W niedalekiej odległości od mieszkania znajdowała się też miejska plaża ze słynną huśtawką z napisem Trogir. Jeśli się tam wybieracie, muszę Was uświadomić, że huśtawka znajduje się na głębokości, która np. mnie przerażała :D Nie jestem wysoka, więc każda głębokość powyżej mojej szyi mnie przeraża! I do tego wielkie kamienie na dnie, nie nie nie! Ostatecznie oczywiście zdecydowałam się przepłynąć "kamienną głębinę" haha, ale uważam, że ktoś kto projektował tę huśtawkę mógł postawić ją odrobinę bliżej. Do tej pory mam przyspieszone tętno, jak o niej myślę.

  • po dwóch nocach zmieniliśmy miejscówkę, już na typowo wypoczynkową, na wyspie Čiovo. Udało mi się wyhaczyć super miejsce, z podgrzewanym basenem, w razie gdyby pogoda nie pozwoliła na zażywanie kąpieli morskich :D Znam mojego Syna i wiem, że woda to dla niego drugi dom ;) Ten wybór okazał się idealny. Widzicie te mokre ślady wokół basenu? To sprawka mojego Bartulka :D
  • Na pozostałe 3 noce zatrzymaliśmy się w Villi OLMA. Przepiękne miejsce prowadzone przez Czechów - można dogadać się w czesko-polskim hehe. Do dyspozycji mieliśmy pokój z balkonem z widokiem na morze i basen (coś pięknego), łazienkę, jadalnię i w pełni wyposażoną kuchnię + KLIMA.

__DOSTARCZONY MATERIAŁ__.
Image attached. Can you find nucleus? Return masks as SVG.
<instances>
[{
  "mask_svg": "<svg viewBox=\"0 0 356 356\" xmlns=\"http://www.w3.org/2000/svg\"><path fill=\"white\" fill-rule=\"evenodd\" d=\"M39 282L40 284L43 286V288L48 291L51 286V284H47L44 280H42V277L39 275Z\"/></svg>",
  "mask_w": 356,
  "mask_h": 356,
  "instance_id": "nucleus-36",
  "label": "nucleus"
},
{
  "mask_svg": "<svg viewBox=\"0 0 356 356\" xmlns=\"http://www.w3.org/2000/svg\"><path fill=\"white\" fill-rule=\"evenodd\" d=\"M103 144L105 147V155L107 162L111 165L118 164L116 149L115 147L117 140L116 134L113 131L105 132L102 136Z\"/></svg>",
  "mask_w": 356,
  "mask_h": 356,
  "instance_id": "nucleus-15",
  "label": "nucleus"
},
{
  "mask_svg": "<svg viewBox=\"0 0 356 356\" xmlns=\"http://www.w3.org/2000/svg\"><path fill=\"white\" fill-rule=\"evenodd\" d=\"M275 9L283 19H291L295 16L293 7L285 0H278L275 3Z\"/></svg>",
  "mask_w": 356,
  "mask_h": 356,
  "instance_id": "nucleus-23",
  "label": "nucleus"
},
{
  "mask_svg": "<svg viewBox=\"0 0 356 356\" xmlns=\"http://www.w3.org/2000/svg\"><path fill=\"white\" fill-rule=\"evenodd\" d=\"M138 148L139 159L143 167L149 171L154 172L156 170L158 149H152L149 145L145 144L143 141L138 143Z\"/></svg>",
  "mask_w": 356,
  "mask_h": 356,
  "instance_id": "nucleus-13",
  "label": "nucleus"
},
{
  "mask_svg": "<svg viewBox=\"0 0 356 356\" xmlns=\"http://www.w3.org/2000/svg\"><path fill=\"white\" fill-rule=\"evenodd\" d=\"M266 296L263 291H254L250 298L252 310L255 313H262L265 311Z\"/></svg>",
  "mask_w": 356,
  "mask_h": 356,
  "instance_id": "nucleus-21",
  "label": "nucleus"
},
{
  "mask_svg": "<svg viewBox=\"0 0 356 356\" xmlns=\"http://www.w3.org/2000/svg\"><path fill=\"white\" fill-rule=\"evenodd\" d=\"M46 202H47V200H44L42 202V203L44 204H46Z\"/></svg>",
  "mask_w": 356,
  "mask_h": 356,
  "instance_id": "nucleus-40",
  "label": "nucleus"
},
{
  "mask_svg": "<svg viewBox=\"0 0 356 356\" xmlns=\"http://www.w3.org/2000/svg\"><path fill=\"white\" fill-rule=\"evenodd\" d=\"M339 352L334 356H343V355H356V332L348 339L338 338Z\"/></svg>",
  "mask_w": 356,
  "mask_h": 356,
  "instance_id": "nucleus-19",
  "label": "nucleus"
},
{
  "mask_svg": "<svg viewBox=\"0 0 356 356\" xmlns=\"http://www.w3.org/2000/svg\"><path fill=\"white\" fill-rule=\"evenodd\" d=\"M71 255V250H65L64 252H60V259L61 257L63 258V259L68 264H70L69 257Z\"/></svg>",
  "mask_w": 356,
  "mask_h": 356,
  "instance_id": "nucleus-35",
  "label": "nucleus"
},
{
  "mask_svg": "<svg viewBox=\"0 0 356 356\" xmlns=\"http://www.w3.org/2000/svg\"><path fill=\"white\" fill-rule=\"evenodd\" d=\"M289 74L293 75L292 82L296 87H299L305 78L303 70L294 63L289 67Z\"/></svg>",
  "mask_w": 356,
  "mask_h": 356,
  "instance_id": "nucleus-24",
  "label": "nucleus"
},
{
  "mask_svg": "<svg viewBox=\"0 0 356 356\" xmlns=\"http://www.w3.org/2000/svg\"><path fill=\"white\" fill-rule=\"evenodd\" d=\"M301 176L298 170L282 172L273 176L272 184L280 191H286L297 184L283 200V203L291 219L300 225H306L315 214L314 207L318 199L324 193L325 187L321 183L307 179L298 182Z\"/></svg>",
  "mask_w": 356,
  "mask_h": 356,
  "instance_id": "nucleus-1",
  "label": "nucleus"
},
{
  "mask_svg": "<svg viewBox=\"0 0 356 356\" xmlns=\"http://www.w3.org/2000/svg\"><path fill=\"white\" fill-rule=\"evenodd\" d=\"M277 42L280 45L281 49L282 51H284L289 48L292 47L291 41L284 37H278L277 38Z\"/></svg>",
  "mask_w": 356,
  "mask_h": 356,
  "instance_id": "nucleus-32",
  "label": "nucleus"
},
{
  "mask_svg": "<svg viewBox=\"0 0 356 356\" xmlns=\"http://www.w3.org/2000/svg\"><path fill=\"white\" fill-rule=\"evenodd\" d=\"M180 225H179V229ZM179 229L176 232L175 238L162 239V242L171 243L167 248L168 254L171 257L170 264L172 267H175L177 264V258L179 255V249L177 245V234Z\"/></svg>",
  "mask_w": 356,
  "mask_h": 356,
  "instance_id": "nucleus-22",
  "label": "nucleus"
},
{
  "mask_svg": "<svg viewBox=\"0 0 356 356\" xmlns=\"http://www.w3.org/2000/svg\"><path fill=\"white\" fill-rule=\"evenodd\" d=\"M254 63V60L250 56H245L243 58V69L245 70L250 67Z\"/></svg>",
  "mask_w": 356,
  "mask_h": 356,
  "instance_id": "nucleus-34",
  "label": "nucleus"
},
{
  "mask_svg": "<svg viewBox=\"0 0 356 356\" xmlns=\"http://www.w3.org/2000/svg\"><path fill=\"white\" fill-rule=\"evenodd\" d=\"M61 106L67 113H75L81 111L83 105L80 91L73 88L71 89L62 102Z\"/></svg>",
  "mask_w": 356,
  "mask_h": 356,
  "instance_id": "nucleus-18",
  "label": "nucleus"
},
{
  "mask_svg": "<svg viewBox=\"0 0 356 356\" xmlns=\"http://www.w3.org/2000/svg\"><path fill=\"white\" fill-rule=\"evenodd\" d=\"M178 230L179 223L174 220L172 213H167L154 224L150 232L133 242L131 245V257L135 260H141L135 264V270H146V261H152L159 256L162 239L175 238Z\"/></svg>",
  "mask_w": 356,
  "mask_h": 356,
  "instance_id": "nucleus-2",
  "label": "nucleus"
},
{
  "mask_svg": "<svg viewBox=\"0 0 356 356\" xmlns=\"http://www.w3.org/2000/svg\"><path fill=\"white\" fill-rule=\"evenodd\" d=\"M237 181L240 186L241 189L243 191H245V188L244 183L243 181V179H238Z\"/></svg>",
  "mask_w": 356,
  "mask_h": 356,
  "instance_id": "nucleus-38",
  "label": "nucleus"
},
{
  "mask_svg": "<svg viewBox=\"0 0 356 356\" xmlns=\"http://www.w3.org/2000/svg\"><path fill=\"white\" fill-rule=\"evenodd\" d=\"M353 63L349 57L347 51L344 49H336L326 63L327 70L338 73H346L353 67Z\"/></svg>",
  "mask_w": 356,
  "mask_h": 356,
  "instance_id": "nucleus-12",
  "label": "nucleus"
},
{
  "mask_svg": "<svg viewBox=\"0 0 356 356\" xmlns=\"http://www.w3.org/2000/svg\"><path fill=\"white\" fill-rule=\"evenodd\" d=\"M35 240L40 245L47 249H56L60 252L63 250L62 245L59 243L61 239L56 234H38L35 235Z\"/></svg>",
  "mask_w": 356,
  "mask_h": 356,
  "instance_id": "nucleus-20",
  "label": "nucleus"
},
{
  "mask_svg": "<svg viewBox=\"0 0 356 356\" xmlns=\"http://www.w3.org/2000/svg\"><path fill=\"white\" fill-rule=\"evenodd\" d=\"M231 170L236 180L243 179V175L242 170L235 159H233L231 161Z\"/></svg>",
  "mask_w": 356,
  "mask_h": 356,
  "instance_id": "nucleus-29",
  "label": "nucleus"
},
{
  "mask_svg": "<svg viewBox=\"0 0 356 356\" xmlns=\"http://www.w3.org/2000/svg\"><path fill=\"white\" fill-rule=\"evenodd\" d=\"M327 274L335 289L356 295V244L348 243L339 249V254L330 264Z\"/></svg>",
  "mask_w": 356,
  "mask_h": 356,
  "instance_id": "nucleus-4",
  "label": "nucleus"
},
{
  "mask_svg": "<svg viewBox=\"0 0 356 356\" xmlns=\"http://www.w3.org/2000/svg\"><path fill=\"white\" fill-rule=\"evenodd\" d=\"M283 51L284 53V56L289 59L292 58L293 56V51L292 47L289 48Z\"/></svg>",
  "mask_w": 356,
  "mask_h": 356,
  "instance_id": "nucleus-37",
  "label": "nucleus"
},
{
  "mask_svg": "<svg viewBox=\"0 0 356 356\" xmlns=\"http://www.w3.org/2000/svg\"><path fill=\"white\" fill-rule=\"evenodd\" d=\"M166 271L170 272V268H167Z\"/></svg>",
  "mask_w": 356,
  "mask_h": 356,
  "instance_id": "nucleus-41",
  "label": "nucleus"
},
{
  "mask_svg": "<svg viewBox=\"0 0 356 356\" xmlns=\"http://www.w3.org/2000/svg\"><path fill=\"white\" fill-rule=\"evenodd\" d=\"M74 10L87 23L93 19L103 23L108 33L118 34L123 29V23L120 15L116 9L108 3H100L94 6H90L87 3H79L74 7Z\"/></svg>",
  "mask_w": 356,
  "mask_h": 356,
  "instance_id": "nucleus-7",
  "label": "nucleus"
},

__CO TRZEBA ZROBIĆ__.
A. Wypisz wszystko, co według fragmentu tekstu było do dyspozycji w Villi OLMA.
B. Przepisz z fragmentu tekstu odcinek od „W niedalekiej odległości” do „o niej myślę.”.
Materiał pochodzi z innego źródła.

__LISTA ROZWIĄZAŃ__.
A.
- pokój z balkonem z widokiem na morze i basen
- łazienka
- jadalnia
- w pełni wyposażona kuchnia
- klima

B.
W niedalekiej odległości od mieszkania znajdowała się też miejska plaża ze słynną huśtawką z napisem Trogir. Jeśli się tam wybieracie, muszę Was uświadomić, że huśtawka znajduje się na głębokości, która np. mnie przerażała :D Nie jestem wysoka, więc każda głębokość powyżej mojej szyi mnie przeraża! I do tego wielkie kamienie na dnie, nie nie nie! Ostatecznie oczywiście zdecydowałam się przepłynąć "kamienną głębinę" haha, ale uważam, że ktoś kto projektował tę huśtawkę mógł postawić ją odrobinę bliżej. Do tej pory mam przyspieszone tętno, jak o niej myślę.